## Text passage
My favorite thing about yoga classes - other than the part at the end when you get to lie down and act like a corpse - is that the instructors always remind me to breathe. Pretty much without fail, whenever I get the cue "Don't hold your breath," I am. And as soon as I go for a deep, belly-expanding inhale, I feel amazingly able and at ease.
It's no mystery why this happens. Stress causes us to tense up, while breathing brings oxygen to the muscles and allows us to relax.
"It helps with concentration. It increases endurance. It slows your heart rate," rattles off Alvaro Maldonado, co-owner of a FIT personal training gym in Washington. In short, full lungs do a heck of a lot more than just keep you alive, especially during strenuous physical activity.
Any personal trainer knows the basic rules: Exhale on the exertion part of a movement, and inhale on the recovery. During cardiovascular exercise, short, shallow breaths are a clue that you're overdoing it. And if you can develop a pattern for your breathing, you're likely to last longer.
But much of the time in gym settings, the breath takes a back seat to other concerns: what we're lifting, how we're squatting, when we're leaving.
That may be why when Karen Sherman, a senior investigator at Seattle's Group Health Center for Health Studies, looked into treatments for chronic low-back pain in 2005, weekly yoga classes plus home practice appeared to be slightly more effective than weekly sessions of aerobic, strengthening and stretching exercises plus home practice.
"What's the active ingredient?" asks Sherman, whose results were published in the Annals of Internal Medicine. No one knows why yoga was more effective than the other exercises, but Sherman believes part of the answer is attention to breathing.
"It's not that people don't think about breathing, but they don't give you the same language and imagery that creates more awareness," she says. "For someone with back pain, one of the possibilities is they haven't been paying attention to their bodies."
If you're doing more-vigilant surveillance, there's a better chance you'll notice that you should stand straighter or move differently, and those tweaks could provide the treatment you really need.
FIT's Maldonado taps into a similar approach with his weekly stretching and alignment class, which draws from Pilates, yoga and multiple dance techniques to enhance flexibility, coordination and performance.
"The bottom line is, there isn't a specific way to breathe. We all have different rhythms, and we all have to find a way to send oxygen to the muscles," he says.
Once you figure out how best to get air flowing in and out of your body, then you can attempt to master the sorts of moves he teaches. The bends, extends and reaches all rely on the power of the exhale to stretch your limbs further.
And if your tummy is bloated with air when you need to lean over, you'll block your own progress.
There's also no cheating when it comes to breathing. "I can hear if they're relaxed and focused and the body is doing what it's supposed to be doing," Maldonado says.
When they're not, his trick - other than reminding them to inhale and exhale every few seconds - is to tell them not to stiffen their faces. "If they're like this," he says, demonstrating a pained, tight expression, "they're not relaxed."

## Supplied information
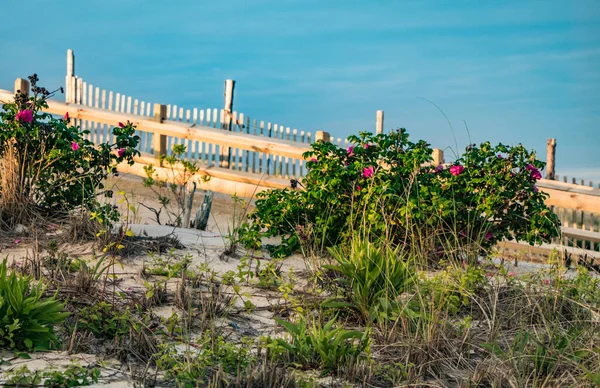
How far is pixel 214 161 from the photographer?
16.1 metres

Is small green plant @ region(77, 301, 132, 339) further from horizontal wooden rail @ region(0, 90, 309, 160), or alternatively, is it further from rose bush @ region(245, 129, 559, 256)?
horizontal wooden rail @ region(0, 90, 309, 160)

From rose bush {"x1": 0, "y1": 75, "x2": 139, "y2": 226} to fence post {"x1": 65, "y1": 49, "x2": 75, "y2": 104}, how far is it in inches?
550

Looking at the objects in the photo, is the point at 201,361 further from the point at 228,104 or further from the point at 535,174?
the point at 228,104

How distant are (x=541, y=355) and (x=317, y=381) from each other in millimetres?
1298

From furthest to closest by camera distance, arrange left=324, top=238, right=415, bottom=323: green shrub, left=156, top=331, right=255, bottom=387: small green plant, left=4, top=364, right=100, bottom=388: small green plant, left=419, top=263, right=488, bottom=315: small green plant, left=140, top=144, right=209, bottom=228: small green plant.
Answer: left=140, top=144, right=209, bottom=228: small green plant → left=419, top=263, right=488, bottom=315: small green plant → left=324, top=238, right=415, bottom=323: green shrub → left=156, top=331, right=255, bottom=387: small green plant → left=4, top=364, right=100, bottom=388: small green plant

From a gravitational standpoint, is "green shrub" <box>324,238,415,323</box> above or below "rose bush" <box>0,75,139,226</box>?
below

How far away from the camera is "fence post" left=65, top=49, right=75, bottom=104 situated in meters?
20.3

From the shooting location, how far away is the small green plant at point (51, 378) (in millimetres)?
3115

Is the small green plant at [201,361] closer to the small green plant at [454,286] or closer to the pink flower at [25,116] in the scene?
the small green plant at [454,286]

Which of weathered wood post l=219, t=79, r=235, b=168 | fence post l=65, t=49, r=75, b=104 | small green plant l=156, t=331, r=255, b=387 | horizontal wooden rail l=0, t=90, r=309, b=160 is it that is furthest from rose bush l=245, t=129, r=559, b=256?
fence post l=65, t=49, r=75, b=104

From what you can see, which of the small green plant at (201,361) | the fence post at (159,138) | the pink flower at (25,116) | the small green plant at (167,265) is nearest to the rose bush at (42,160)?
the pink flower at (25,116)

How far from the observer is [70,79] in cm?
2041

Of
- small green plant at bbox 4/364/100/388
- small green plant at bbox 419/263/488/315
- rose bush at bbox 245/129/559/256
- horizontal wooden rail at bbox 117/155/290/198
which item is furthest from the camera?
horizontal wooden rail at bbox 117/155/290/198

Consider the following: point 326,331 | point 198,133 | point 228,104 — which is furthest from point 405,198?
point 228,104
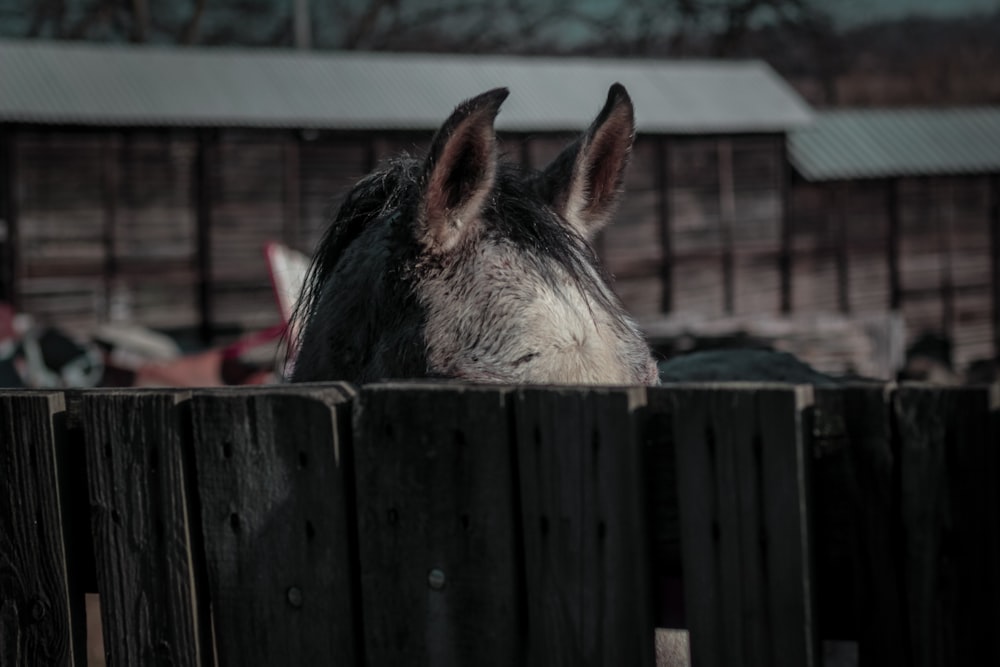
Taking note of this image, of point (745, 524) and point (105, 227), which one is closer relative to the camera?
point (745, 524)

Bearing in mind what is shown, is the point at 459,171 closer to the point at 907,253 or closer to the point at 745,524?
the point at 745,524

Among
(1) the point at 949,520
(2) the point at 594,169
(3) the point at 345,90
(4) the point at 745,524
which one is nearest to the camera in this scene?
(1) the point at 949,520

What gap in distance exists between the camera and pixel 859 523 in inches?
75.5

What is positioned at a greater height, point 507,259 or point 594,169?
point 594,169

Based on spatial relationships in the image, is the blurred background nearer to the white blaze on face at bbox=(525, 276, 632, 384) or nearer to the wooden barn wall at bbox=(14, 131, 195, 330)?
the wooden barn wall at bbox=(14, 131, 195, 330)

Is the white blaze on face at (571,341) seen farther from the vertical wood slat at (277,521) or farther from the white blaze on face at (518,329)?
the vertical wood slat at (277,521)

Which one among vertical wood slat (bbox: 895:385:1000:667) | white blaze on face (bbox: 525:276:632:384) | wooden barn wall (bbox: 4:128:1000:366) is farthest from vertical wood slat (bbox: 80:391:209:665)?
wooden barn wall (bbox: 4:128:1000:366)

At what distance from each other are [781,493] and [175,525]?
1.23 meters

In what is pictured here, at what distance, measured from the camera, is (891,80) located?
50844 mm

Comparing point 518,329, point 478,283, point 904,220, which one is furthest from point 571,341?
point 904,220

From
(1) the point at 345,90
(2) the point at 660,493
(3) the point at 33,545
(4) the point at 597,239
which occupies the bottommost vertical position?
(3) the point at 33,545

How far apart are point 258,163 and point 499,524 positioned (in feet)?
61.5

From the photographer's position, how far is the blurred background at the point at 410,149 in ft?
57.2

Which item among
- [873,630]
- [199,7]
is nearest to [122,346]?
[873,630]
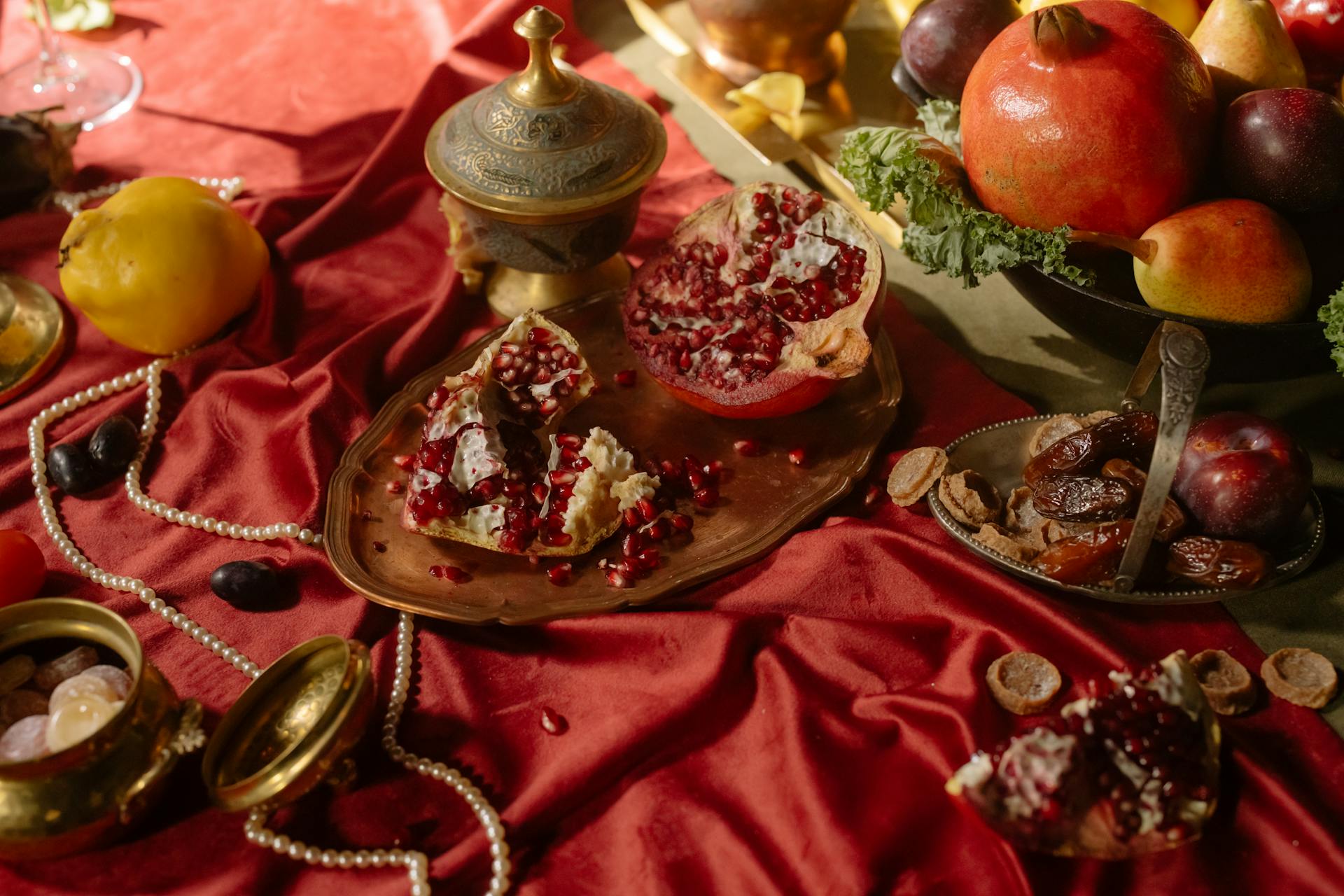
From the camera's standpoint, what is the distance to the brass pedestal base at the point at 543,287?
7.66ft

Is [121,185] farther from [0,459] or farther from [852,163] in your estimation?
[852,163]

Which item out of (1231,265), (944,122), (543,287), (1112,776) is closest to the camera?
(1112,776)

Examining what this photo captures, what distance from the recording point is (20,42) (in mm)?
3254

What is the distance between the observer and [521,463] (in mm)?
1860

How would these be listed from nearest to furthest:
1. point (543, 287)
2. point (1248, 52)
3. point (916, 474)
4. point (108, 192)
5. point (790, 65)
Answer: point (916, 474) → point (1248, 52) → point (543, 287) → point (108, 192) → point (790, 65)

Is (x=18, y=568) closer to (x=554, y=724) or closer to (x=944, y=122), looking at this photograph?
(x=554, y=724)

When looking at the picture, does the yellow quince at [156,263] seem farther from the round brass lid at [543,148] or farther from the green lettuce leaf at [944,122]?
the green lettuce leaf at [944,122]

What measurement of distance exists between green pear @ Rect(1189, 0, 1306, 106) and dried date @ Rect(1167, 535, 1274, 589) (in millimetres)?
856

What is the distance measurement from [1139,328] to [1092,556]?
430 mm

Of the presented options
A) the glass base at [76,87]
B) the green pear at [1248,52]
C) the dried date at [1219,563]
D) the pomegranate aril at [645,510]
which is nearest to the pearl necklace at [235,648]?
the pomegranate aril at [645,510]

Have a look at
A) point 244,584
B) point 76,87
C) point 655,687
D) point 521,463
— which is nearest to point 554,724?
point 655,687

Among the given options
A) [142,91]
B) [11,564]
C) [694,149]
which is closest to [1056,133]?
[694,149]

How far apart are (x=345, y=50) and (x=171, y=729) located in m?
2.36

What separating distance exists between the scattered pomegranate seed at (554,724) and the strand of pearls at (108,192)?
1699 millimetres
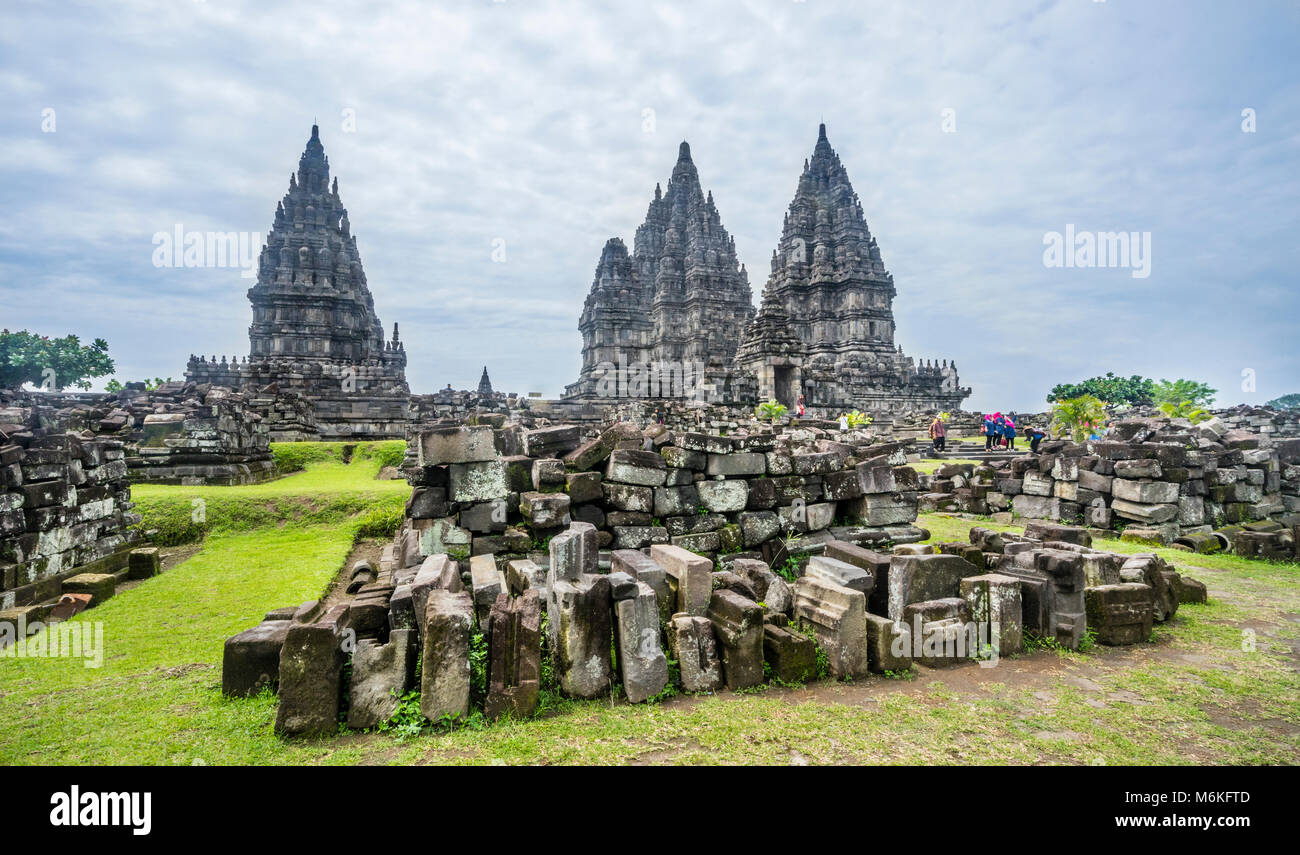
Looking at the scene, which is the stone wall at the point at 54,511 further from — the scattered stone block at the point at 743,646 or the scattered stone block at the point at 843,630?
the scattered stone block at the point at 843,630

## Required work
1. Print the stretch of the breathing article from "My favorite thing" through "strenuous physical activity.".
2. Turn the paragraph of the breathing article that opens with "Any personal trainer knows the basic rules" into a short bulleted list that keeps its main points.
3. Answer these questions from the breathing article:
(a) In what city is the FIT personal training gym co-owned by Alvaro Maldonado?
(b) In which publication did Karen Sherman's results appear?
(c) What does Maldonado tell people not to stiffen?

## Responses in order
1.
My favorite thing about yoga classes - other than the part at the end when you get to lie down and act like a corpse - is that the instructors always remind me to breathe. Pretty much without fail, whenever I get the cue "Don't hold your breath," I am. And as soon as I go for a deep, belly-expanding inhale, I feel amazingly able and at ease.
It's no mystery why this happens. Stress causes us to tense up, while breathing brings oxygen to the muscles and allows us to relax.
"It helps with concentration. It increases endurance. It slows your heart rate," rattles off Alvaro Maldonado, co-owner of a FIT personal training gym in Washington. In short, full lungs do a heck of a lot more than just keep you alive, especially during strenuous physical activity.

2.
- Exhale on the exertion part of a movement and inhale on the recovery.
- During cardiovascular exercise, short, shallow breaths are a sign of overdoing it.
- Developing a breathing pattern is likely to help you last longer.

3.
(a) Washington.
(b) The Annals of Internal Medicine.
(c) Their faces.